Please quote every line of the rows below word for word, leaving out the pictures.
******************************
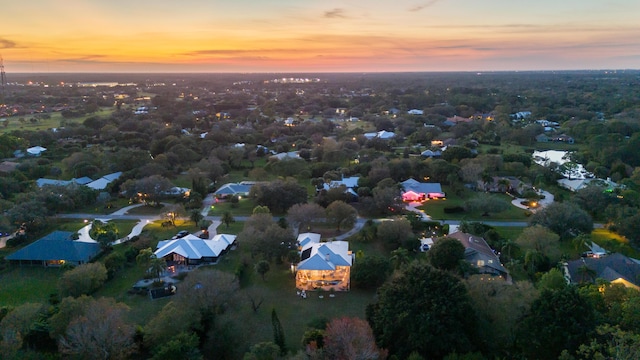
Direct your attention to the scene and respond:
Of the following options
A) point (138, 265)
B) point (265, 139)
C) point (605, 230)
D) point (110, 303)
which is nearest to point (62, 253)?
******************************
> [Answer to this exercise]:
Direct your attention to the scene and respond:
Of the following options
A) point (138, 265)
B) point (265, 139)
C) point (605, 230)
D) point (110, 303)
which is nearest to point (62, 253)?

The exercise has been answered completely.